En 1976, 53% des femmes travaillent. Elles représentent les deux tiers des salariés gagnant moins de 2.000 francs par mois, et occupent rarement des postes à responsabilité: dans la Fonction publique, sur 138 directeurs, 137 sont des hommes.
En retrait
Du contenu de l'enseignement au développement des crèches et cantines scolaires (pour mieux aider les femmes à concilier travail et emploi), en passant par plus d'information pour inciter les jeunes filles à s'orienter vers des formations plus techniques ou valorisées, ou la création d'un programme de formation (sanctionné par un diplôme) via la télévision destiné notamment aux mères de famille... Tout est analysé.
Pour Françoise Giroud, plus question que les hommes seuls signent la déclaration de revenus ou gèrent les biens communs des époux. Elle réclame aussi que les listes aux élections municipales ne comportent pas plus de... 85% d'hommes et veut inciter à davantage de promotions féminines dans l'administration.
"Historiquement, ça a été complètement oublié, parce qu'au même moment, Simone Veil (alors ministre de la Santé) défend la réforme de la contraception, puis de l'avortement au Parlement", souligne Bibia Pavard, historienne des féminismes.
Les cent mesures étaient "en retrait par rapport aux revendications féministes plus radicales de l'époque", notamment du Mouvement de libération des femmes (MLF), qui réclame une "transformation totale de la société", ajoute la chercheuse.
Nombre de féministes se montrent ainsi critiques de la nomination de Mme Giroud, y voyant "une volonté d'édulcorer leurs revendications", note Mme Pavard, en rappelant que la journaliste se veut "consensuelle" et défend l'idée "de coopération et de complémentarité" entre femmes et hommes.
Aux critiques qui lui demandent un an après sa nomination ce qu'elle a fait, Mme Giroud répond: "Il n'y a pas de secrétariat d'Etat aux miracles".
Fortes résistances
Pourtant, ces cent mesures représentent "un gros travail de fond, pour garantir l'égalité par le droit, où il y avait encore des traces importantes de sexisme", souligne Bibia Pavard, "un travail assez remarquable" vu le peu de moyens dont Mme Giroud dispose et les "très fortes résistances" au sein de la société et du gouvernement.
"Beaucoup de choses qui nous paraissent évidentes aujourd'hui n'étaient pas acquises", rappelle Mme Pierre-Brossolette.
"Il en reste encore quelques-unes, comme l'éducation sexuelle que réclamait Françoise Giroud.
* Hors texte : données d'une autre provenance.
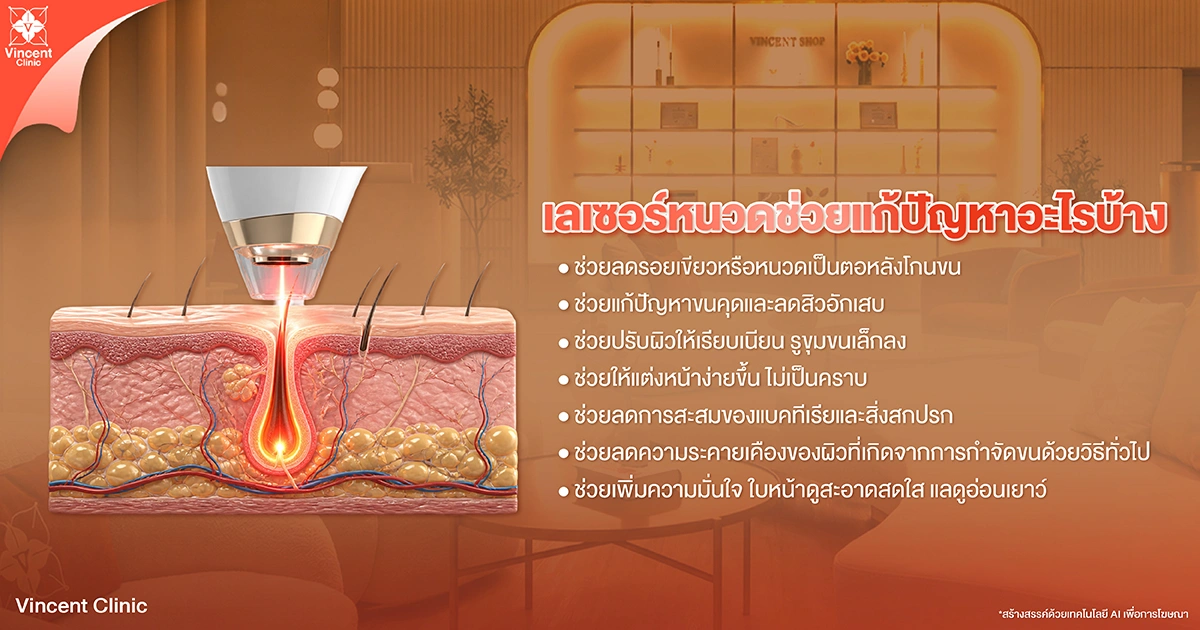 Vincent Clinic

VINCENT SHOP

เลเซอร์หนวดช่วยแก้ปัญหาอะไรบ้าง

• ช่วยลดรอยเขียวหรือหนวดเป็นตอหลังโกนขน
• ช่วยแก้ปัญหาขนคุดและลดสิวอักเสบ
• ช่วยปรับผิวให้เรียบเนียน รูขุมขนเล็กลง
• ช่วยให้แต่งหน้าง่ายขึ้น ไม่เป็นคราบ
• ช่วยลดการสะสมของแบคทีเรียและสิ่งสกปรก
• ช่วยลดความระคายเคืองของผิวที่เกิดจากการกำจัดขนด้วยวิธีทั่วไป
• ช่วยเพิ่มความมั่นใจ ใบหน้าดูสะอาดสดใส แลดูอ่อนเยาว์

Vincent Clinic

*สร้างสรรค์ด้วยเทคโนโลยี AI เพื่อการโฆษณา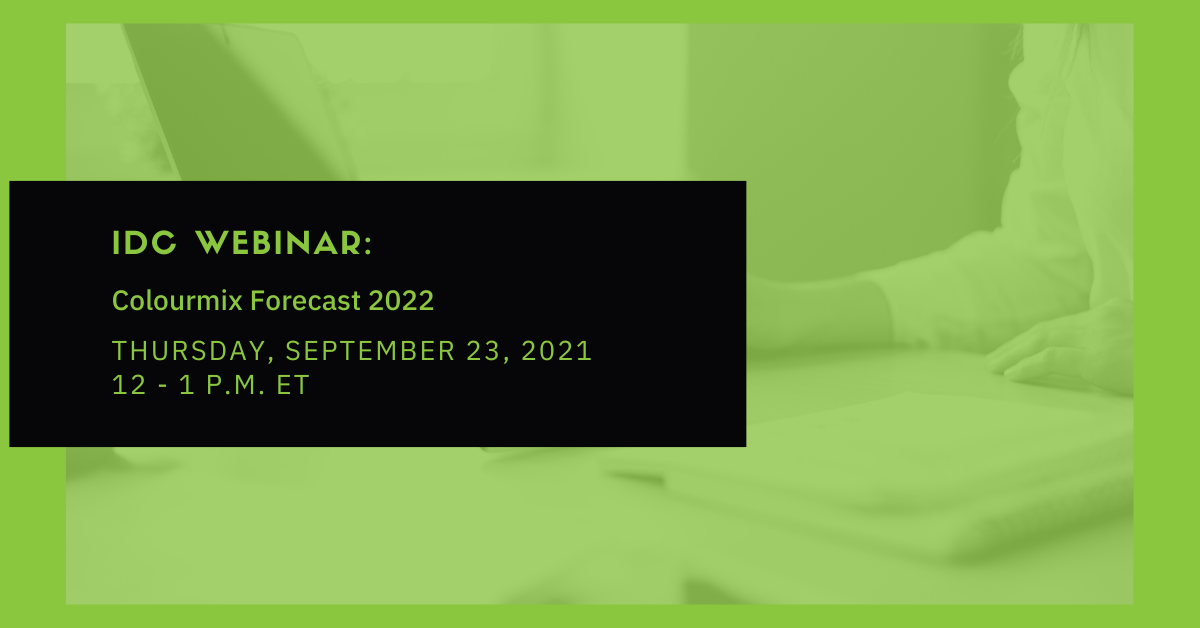 IDC WEBINAR:

Colourmix Forecast 2022

THURSDAY, SEPTEMBER 23, 2021
12 - 1 P.M. ET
On en a acquis le principe dans une loi de 2001, mais elle est à peine appliquée".
"Les stéréotypes dans les manuels scolaires sont également une bataille toujours actuelle", ajoute-t-elle, tout comme l'égalité des salaires, "l'éga-conditionnalité, c'est-à-dire mettre comme condition à la conclusion des marchés publics le respect de dispositions favorables aux femmes" (égalité salariale, promotions...) ou encore un vrai "service public de la petite enfance", car "il manque toujours des centaines de milliers de places de crèches".